All of that is true. But Labour governments have not been without sins of their own – some of them serious – either in the past or more recently. It does public life no favours at all to turn this into a partisan issue. Both major parties (and smaller parties too) like to pretend that they alone are virtuous and that all blame rests with the others. But that is not true.

There is a real danger that the Starmer government and the Labour party are giving way to this self-deceit. Since they, they tell themselves, are good people trying to do good things, the system is safe and trust will be restored. That is not true either. It is the system that is at risk, and which needs to be rebuilt and safeguarded. The clock is ticking.

The Nolan report’s seven principles for public life – selflessness, integrity, objectivity, accountability, openness, honesty and leadership – provide a rock on which to rebuild. But, as Sir John’s speech underlines, the increasingly extensive network of ethical supervision, advice and enforcement within parliament and government is complex, fragmented, uneven and sometimes ineffective.

Labour’s 2024 manifesto promised some reforms, including the creation of an independent ethics and integrity commission across government. Yet the manifesto remained unclear on key points. These included whether the enforcement processes would be statutory, and whether the commission would replace the network of existing machinery or be grafted on to them in some way.

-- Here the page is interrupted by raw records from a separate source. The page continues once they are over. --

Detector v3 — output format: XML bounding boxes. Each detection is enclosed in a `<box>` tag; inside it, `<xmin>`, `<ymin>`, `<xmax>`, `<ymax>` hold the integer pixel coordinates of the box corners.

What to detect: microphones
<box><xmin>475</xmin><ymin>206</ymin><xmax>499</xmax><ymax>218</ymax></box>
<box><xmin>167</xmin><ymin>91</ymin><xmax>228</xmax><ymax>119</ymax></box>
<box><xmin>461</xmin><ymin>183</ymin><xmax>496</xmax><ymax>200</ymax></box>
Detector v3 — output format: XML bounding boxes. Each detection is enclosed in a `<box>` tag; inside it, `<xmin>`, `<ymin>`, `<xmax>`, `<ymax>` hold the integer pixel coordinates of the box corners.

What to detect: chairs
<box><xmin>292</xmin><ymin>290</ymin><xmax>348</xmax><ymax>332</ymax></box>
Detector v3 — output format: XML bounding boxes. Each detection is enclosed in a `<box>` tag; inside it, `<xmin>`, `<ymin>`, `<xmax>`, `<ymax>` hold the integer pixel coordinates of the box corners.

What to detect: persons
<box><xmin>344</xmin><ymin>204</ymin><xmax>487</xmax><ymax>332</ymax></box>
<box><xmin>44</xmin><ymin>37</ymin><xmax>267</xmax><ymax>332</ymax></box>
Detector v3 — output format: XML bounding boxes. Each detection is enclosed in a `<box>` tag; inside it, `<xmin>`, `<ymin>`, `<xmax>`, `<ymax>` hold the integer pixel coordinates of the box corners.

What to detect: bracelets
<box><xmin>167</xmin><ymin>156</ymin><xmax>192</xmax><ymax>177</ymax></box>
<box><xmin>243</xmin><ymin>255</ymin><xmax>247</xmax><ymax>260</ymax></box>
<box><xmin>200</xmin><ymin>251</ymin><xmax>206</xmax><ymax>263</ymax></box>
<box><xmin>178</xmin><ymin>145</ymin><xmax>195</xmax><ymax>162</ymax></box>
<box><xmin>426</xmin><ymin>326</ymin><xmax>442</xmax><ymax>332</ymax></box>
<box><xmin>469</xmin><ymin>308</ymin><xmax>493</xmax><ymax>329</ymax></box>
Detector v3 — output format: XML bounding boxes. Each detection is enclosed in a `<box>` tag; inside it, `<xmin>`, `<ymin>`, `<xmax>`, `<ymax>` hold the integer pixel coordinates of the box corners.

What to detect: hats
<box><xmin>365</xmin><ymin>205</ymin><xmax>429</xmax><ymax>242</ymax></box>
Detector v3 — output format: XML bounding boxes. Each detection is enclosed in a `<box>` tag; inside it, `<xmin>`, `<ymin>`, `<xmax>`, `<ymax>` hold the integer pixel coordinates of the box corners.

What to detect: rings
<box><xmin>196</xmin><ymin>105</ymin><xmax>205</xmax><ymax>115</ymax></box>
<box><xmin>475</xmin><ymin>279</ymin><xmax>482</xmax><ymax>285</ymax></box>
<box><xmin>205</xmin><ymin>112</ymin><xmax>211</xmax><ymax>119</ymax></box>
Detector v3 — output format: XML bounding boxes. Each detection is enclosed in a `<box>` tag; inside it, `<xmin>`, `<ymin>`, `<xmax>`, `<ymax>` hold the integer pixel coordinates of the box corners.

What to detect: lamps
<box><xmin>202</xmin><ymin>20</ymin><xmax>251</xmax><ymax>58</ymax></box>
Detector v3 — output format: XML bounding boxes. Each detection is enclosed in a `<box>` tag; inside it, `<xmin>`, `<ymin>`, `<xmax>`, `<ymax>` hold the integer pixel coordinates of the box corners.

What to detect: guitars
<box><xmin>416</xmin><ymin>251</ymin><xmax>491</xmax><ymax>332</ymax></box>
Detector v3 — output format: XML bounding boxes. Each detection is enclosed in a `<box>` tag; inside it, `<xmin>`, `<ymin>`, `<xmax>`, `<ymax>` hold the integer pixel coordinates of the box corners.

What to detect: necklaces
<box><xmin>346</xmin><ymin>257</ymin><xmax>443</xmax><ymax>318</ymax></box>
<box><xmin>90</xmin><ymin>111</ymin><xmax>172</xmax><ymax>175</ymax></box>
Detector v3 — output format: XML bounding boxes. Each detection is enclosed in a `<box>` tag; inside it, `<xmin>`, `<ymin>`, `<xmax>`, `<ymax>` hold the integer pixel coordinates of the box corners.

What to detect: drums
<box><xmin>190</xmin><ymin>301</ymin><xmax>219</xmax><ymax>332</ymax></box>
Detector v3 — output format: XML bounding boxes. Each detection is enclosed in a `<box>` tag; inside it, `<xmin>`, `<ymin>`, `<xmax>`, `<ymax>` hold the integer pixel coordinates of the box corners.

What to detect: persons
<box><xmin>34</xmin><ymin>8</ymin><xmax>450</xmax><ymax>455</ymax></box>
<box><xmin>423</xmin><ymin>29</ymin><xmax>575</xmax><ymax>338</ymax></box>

A year on from Labour’s election victory, the plan is still no clearer. The government seems to be stalling on the commission and is considering a more “principles-based” approach to regulation. Sir John thinks “stiffening up” Nolan is the key. But both approaches risk reinventing an only slightly better version of the “good chaps” system of regulation that broke down so badly under Mr Johnson. That is simply not good enough. Merely tweaking the system risks leaving it a scandal away from a fresh outbreak of public contempt for politics that can only help Nigel Farage.